This playbook focuses on **SGLang**; consult each project’s documentation for model support matrices and quantization modes.

## Step 3. Pull the SGLang container

Pull the SGLang container image with CUDA 13.0 support (required for Blackwell SM103):

```bash
docker pull lmsysorg/sglang:latest-cu130
```

## Step 4. Identify the GB300 GPU

Identify the GB300's device index:

```bash
nvidia-smi --query-gpu=index,name --format=csv,noheader
```

Look for the row showing `NVIDIA GB300`. Note its index — on DGX Station the GB300 may be at index `0` or `1` depending on configuration. If `nvidia-smi` shows only a single GB300, you can simply use `--gpus all` in the next step.
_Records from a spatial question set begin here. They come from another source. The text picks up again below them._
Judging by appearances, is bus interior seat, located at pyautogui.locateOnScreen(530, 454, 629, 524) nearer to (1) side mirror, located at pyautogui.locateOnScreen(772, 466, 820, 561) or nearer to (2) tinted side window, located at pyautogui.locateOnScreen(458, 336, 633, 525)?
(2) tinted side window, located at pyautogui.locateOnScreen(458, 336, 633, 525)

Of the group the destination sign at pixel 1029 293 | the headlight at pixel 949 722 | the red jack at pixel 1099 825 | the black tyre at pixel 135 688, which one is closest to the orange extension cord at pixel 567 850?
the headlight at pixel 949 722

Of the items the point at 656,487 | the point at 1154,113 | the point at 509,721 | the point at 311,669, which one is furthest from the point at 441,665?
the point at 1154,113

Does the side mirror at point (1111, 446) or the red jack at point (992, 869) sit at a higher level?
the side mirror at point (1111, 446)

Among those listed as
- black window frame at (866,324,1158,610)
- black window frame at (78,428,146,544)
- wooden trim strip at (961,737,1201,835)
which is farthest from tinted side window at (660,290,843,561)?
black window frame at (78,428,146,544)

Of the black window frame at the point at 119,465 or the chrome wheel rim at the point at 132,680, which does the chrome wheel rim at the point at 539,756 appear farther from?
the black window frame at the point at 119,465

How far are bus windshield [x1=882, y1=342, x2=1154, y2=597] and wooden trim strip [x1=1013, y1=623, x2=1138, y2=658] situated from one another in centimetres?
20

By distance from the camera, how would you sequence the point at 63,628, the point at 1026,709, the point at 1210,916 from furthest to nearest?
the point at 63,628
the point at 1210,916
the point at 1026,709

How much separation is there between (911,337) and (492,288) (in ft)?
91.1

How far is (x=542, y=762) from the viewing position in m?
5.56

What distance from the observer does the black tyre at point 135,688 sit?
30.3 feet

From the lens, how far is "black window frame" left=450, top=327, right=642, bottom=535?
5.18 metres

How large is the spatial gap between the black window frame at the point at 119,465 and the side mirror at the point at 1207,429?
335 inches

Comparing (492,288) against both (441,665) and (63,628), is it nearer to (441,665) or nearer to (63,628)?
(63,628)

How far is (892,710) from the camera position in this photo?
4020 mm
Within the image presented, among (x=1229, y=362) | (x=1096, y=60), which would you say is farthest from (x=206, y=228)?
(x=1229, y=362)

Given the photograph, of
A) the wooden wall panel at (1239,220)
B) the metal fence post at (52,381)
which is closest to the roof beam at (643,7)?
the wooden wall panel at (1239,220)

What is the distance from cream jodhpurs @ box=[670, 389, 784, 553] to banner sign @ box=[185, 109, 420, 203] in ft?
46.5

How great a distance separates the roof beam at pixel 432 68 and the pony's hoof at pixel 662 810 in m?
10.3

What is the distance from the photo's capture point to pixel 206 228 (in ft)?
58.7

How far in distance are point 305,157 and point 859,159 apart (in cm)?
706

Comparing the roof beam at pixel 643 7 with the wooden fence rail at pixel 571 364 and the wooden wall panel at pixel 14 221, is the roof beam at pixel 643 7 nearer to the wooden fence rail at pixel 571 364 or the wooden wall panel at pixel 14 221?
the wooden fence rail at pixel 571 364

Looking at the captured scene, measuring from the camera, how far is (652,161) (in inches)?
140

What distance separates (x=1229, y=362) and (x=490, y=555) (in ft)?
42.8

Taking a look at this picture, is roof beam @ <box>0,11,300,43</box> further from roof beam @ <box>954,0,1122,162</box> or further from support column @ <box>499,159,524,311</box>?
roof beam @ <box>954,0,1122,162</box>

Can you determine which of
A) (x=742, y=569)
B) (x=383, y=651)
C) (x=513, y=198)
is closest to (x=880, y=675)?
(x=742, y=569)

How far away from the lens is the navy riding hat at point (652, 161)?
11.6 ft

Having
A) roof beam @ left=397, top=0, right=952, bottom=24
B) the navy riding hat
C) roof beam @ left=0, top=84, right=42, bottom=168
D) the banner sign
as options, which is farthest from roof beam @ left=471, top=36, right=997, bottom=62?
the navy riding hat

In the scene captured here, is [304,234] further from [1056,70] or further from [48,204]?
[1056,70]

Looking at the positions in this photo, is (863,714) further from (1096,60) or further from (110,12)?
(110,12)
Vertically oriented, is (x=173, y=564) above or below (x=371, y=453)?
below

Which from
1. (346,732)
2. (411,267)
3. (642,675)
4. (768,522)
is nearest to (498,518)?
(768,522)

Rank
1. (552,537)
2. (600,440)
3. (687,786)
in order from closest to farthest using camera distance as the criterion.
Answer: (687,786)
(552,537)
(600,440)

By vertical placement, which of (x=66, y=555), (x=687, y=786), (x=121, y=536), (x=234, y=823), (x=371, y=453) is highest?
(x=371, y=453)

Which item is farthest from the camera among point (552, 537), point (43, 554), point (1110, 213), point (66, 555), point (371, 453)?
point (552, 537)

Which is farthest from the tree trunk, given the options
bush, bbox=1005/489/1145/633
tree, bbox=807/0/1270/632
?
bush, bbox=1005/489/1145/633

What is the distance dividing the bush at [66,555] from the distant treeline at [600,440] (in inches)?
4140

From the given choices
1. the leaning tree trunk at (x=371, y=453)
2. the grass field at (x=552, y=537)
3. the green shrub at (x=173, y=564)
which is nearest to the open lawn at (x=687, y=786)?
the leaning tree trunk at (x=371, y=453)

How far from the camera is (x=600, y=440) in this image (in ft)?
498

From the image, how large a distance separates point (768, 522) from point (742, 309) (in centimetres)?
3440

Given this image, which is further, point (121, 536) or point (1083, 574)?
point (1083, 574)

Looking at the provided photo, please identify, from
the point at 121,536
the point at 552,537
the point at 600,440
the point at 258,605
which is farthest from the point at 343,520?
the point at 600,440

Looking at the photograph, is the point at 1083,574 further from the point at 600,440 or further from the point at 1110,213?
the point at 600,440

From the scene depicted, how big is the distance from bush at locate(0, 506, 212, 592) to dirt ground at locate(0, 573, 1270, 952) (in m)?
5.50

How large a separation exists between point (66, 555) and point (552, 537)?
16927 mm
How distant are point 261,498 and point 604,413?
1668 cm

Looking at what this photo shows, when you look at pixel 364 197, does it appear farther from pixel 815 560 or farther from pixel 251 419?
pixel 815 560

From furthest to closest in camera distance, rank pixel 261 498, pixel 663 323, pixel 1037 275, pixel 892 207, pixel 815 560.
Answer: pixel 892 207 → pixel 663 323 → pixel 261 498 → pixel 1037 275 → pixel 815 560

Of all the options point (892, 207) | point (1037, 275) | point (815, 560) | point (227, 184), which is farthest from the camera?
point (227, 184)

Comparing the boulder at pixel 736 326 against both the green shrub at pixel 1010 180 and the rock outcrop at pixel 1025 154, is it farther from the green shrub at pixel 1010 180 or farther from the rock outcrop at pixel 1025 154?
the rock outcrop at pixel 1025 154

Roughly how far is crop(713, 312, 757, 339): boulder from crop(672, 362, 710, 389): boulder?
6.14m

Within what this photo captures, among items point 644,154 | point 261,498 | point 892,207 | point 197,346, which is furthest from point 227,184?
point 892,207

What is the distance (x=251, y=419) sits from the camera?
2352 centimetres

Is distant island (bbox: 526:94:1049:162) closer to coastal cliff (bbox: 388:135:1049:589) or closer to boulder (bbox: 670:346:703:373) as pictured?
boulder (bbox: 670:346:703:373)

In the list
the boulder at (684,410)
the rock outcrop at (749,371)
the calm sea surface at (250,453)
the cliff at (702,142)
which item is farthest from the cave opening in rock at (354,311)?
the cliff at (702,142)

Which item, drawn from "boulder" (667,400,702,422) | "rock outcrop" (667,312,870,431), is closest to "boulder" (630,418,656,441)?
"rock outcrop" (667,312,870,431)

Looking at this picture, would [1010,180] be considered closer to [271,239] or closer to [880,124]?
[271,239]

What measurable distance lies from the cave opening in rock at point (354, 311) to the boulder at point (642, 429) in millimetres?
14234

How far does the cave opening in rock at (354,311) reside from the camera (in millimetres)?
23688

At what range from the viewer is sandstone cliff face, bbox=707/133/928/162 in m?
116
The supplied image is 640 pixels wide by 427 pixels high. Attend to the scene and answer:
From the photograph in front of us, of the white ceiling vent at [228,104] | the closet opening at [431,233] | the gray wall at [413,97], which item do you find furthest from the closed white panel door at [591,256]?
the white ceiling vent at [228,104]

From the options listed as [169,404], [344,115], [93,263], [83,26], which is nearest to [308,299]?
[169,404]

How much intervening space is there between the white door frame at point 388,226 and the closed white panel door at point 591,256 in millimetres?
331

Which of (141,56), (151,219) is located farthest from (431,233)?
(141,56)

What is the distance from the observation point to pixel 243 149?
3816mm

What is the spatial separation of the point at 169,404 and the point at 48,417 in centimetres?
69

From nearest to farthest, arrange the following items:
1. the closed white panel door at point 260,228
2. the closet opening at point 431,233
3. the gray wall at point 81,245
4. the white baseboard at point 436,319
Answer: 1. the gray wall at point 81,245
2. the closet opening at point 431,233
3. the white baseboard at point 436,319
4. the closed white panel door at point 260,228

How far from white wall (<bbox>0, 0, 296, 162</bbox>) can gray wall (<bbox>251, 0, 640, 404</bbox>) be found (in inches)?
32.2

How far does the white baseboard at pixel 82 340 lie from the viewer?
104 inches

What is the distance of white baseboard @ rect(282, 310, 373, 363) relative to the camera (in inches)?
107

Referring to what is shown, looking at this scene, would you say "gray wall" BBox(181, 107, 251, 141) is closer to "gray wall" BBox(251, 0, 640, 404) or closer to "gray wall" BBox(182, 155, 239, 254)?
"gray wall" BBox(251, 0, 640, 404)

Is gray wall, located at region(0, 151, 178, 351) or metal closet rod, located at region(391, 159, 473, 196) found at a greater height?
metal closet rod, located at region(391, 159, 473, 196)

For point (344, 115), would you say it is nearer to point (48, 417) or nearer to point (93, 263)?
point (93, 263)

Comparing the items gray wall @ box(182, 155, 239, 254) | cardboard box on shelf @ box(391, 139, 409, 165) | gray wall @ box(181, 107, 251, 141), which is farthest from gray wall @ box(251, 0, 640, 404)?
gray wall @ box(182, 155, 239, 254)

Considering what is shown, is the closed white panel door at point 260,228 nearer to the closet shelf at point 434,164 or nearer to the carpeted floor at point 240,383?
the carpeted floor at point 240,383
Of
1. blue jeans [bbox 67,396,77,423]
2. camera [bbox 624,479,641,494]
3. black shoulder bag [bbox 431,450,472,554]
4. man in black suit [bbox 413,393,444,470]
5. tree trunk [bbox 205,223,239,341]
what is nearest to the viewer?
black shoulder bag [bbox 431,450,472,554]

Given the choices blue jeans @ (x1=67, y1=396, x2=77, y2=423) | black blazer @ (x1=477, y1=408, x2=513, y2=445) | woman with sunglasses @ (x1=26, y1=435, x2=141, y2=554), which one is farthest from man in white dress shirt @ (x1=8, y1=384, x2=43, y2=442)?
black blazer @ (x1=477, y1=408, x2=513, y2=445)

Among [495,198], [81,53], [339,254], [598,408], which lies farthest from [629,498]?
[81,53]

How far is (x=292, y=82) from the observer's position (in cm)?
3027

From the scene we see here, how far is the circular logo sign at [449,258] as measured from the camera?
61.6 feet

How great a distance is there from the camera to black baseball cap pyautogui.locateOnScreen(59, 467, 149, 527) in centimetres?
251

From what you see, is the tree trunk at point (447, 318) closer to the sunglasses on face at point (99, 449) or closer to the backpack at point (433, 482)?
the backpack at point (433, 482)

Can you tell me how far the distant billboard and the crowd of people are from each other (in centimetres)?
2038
## Step 5. Start SGLang server

Launch the SGLang server. The flags below are tuned for GB300 (Blackwell SM103) — see notes after the command:

```bash
## Use --gpus all on a single-GPU Station, or --gpus '"device=N"' with the
## index from Step 4 if multiple GPUs are present.
docker run -d \
  --name sglang-server \
  --gpus all \
  --ipc host \
  --cap-add SYS_NICE \
  --ulimit memlock=-1 \
  --ulimit stack=67108864 \
  -p 30000:30000 \
  -e HF_TOKEN="$HF_TOKEN" \
  -v "$HOME/.cache/huggingface/hub:/root/.cache/huggingface/hub" \
  lmsysorg/sglang:latest-cu130 \
  sglang serve --model-path "$MODEL_HANDLE" \
    --host 0.0.0.0 \
    --port 30000 \
    --context-length $MAX_MODEL_LEN \
    --mem-fraction-static 0.85 \
    --attention-backend flashinfer \
    --enable-cache-report
```

> [!IMPORTANT]
> **Why these flags on GB300:**
> - `--attention-backend flashinfer` — the auto-selected `trtllm_mha` backend currently fails CUDA-graph capture on Blackwell SM103 with `buildNdTmaDescriptor` errors; `fa3` is also rejected (it requires SM ≤ 90). FlashInfer is the safe default.
> - `--cap-add SYS_NICE` — lets SGLang set NUMA affinity; otherwise the server logs a warning on every launch.
> - `--enable-cache-report` — populates `usage.prompt_tokens_details.cached_tokens` in OpenAI-style responses so the benchmark in Step 9 can report cached prefill tokens.

Check the server logs:

```bash
docker logs -f sglang-server
```

Wait for the server to show it is ready:

```
INFO:     Uvicorn running on http://0.0.0.0:30000
```

Press `Ctrl+C` to exit the log view.

> [!NOTE]
> First launch downloads the model and captures CUDA graphs. Plan for ~10–15 min for `Qwen/Qwen3-8B` and ~30–45 min for `Qwen/Qwen3.6-35B-A3B` before the server is ready. Subsequent starts are faster thanks to cached weights and compiled artifacts.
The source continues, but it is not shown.